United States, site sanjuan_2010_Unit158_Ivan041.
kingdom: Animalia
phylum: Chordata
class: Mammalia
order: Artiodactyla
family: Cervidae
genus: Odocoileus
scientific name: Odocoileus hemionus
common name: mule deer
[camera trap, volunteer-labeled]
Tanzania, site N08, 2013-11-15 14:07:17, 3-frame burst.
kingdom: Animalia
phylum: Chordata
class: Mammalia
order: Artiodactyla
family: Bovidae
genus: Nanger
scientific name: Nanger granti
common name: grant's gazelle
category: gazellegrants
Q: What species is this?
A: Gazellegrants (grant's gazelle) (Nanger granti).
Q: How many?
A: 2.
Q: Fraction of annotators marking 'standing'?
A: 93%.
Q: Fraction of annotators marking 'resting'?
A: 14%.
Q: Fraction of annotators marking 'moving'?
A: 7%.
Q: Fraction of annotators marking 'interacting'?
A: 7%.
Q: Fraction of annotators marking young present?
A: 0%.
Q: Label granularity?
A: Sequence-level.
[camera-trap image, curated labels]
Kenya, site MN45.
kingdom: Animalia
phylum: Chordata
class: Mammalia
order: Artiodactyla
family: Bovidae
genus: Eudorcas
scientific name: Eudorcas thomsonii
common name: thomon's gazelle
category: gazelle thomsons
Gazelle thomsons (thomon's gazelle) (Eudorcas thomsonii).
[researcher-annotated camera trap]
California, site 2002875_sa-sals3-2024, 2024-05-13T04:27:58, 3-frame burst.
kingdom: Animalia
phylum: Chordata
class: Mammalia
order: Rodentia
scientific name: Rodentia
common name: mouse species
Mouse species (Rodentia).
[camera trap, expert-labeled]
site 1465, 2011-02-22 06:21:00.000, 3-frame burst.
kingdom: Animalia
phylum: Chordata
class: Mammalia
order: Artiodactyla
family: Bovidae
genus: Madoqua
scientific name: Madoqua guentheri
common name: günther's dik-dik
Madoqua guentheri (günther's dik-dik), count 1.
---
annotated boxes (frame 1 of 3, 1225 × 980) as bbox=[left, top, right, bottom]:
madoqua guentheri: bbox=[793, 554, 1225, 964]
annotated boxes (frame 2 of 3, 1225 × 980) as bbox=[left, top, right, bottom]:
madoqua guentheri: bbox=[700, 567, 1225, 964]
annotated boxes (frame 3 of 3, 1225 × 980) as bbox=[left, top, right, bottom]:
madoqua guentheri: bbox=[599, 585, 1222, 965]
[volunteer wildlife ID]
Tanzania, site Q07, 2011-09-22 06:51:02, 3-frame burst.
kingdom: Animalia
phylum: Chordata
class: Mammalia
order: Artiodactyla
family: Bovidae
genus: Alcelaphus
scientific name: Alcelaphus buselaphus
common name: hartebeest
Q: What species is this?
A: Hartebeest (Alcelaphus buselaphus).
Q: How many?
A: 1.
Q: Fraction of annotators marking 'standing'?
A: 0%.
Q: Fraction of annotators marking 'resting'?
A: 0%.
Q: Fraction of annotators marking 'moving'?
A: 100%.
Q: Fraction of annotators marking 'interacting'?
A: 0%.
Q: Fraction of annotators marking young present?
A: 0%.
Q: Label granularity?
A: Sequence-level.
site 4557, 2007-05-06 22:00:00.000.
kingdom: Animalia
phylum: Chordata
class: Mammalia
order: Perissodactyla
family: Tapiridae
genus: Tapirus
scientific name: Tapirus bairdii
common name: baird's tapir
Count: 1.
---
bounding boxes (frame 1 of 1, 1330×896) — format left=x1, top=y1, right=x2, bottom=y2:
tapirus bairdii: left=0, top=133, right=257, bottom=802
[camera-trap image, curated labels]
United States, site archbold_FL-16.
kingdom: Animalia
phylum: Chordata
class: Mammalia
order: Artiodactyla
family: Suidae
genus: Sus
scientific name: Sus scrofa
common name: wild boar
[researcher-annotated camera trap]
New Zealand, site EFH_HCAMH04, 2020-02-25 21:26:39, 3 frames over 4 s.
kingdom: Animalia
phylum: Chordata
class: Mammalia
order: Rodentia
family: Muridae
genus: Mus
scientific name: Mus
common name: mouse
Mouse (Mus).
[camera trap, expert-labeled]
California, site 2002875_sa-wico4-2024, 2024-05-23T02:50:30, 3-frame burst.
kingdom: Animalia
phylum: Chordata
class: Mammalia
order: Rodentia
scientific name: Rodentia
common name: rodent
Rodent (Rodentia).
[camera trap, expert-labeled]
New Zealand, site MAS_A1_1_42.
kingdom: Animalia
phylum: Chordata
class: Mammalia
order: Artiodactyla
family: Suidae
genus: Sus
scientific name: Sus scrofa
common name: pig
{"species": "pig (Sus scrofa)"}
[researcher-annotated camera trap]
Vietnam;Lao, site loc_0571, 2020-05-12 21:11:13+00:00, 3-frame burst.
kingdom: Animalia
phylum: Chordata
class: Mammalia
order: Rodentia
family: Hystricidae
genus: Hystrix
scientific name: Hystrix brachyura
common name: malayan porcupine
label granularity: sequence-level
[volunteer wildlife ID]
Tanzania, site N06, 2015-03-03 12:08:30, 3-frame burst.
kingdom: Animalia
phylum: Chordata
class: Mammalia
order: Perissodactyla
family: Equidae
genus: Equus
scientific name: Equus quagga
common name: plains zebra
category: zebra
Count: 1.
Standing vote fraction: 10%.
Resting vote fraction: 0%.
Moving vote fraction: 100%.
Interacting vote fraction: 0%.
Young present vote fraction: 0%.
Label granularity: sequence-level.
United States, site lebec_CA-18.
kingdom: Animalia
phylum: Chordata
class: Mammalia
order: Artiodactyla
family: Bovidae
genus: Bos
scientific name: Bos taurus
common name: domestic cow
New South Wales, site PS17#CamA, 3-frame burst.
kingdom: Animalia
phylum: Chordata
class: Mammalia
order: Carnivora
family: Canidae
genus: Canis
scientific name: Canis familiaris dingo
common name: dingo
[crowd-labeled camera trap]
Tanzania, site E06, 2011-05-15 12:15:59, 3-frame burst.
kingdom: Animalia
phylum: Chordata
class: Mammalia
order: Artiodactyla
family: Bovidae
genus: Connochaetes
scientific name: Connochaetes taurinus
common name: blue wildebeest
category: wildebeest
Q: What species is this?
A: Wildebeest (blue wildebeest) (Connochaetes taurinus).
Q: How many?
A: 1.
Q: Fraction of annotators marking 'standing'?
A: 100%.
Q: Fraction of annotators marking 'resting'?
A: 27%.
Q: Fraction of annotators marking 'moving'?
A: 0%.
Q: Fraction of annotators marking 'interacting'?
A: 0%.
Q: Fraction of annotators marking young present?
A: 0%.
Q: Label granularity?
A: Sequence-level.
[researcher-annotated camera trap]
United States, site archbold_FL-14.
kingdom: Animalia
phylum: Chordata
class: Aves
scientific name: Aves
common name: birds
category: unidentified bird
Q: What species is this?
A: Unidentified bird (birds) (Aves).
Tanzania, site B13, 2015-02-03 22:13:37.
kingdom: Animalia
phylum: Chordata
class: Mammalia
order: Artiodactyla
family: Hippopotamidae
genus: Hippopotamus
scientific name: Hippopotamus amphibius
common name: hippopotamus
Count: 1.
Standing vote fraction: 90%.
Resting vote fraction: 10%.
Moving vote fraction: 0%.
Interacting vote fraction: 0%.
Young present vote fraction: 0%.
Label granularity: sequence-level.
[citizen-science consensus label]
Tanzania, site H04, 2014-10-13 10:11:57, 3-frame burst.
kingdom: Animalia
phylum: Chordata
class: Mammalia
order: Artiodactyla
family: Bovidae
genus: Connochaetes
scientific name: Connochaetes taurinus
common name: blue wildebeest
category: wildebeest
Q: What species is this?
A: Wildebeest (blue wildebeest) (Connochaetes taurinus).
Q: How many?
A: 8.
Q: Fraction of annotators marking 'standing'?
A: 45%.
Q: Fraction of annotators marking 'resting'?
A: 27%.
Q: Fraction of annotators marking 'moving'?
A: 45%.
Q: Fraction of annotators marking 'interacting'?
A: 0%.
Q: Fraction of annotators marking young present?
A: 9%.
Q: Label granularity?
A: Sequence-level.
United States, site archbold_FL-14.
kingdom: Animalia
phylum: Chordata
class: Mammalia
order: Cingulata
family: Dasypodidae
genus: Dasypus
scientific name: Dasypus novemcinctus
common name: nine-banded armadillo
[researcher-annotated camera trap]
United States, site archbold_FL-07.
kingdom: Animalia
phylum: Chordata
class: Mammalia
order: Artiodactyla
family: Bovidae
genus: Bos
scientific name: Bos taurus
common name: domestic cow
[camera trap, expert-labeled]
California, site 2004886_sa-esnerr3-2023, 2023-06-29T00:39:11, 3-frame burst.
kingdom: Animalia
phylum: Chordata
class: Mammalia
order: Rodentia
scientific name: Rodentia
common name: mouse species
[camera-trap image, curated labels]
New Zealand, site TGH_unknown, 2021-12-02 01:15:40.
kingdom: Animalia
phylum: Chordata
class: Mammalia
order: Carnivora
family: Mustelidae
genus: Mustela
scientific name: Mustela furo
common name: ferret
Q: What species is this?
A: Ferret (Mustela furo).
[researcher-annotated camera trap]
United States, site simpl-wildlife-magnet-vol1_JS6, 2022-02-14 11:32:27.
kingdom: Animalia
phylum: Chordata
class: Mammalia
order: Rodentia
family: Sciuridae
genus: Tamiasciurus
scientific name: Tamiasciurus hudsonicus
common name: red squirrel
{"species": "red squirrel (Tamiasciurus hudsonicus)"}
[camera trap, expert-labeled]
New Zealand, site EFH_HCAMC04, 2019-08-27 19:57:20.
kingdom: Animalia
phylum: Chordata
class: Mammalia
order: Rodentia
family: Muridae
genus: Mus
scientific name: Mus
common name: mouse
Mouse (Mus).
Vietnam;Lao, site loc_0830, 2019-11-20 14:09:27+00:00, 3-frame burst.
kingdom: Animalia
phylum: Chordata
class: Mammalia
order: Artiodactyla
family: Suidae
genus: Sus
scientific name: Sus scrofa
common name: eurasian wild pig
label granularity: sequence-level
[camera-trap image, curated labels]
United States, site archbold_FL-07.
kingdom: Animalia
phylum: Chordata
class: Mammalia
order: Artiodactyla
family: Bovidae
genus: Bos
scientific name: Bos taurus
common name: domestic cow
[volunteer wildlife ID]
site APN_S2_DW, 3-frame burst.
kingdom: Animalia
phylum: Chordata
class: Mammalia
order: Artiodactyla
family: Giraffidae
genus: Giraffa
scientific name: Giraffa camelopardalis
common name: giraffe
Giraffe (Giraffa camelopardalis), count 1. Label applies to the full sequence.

Directions: Could you restate word for word the lines above from the one containing "United States, site archbold_FL-16." through the one containing "scientific name: Equus quagga", both included, and nothing else?

Answer to the exercise:
United States, site archbold_FL-16.
kingdom: Animalia
phylum: Chordata
class: Mammalia
order: Artiodactyla
family: Suidae
genus: Sus
scientific name: Sus scrofa
common name: wild boar
[researcher-annotated camera trap]
New Zealand, site EFH_HCAMH04, 2020-02-25 21:26:39, 3 frames over 4 s.
kingdom: Animalia
phylum: Chordata
class: Mammalia
order: Rodentia
family: Muridae
genus: Mus
scientific name: Mus
common name: mouse
Mouse (Mus).
[camera trap, expert-labeled]
California, site 2002875_sa-wico4-2024, 2024-05-23T02:50:30, 3-frame burst.
kingdom: Animalia
phylum: Chordata
class: Mammalia
order: Rodentia
scientific name: Rodentia
common name: rodent
Rodent (Rodentia).
[camera trap, expert-labeled]
New Zealand, site MAS_A1_1_42.
kingdom: Animalia
phylum: Chordata
class: Mammalia
order: Artiodactyla
family: Suidae
genus: Sus
scientific name: Sus scrofa
common name: pig
{"species": "pig (Sus scrofa)"}
[researcher-annotated camera trap]
Vietnam;Lao, site loc_0571, 2020-05-12 21:11:13+00:00, 3-frame burst.
kingdom: Animalia
phylum: Chordata
class: Mammalia
order: Rodentia
family: Hystricidae
genus: Hystrix
scientific name: Hystrix brachyura
common name: malayan porcupine
label granularity: sequence-level
[volunteer wildlife ID]
Tanzania, site N06, 2015-03-03 12:08:30, 3-frame burst.
kingdom: Animalia
phylum: Chordata
class: Mammalia
order: Perissodactyla
family: Equidae
genus: Equus
scientific name: Equus quagga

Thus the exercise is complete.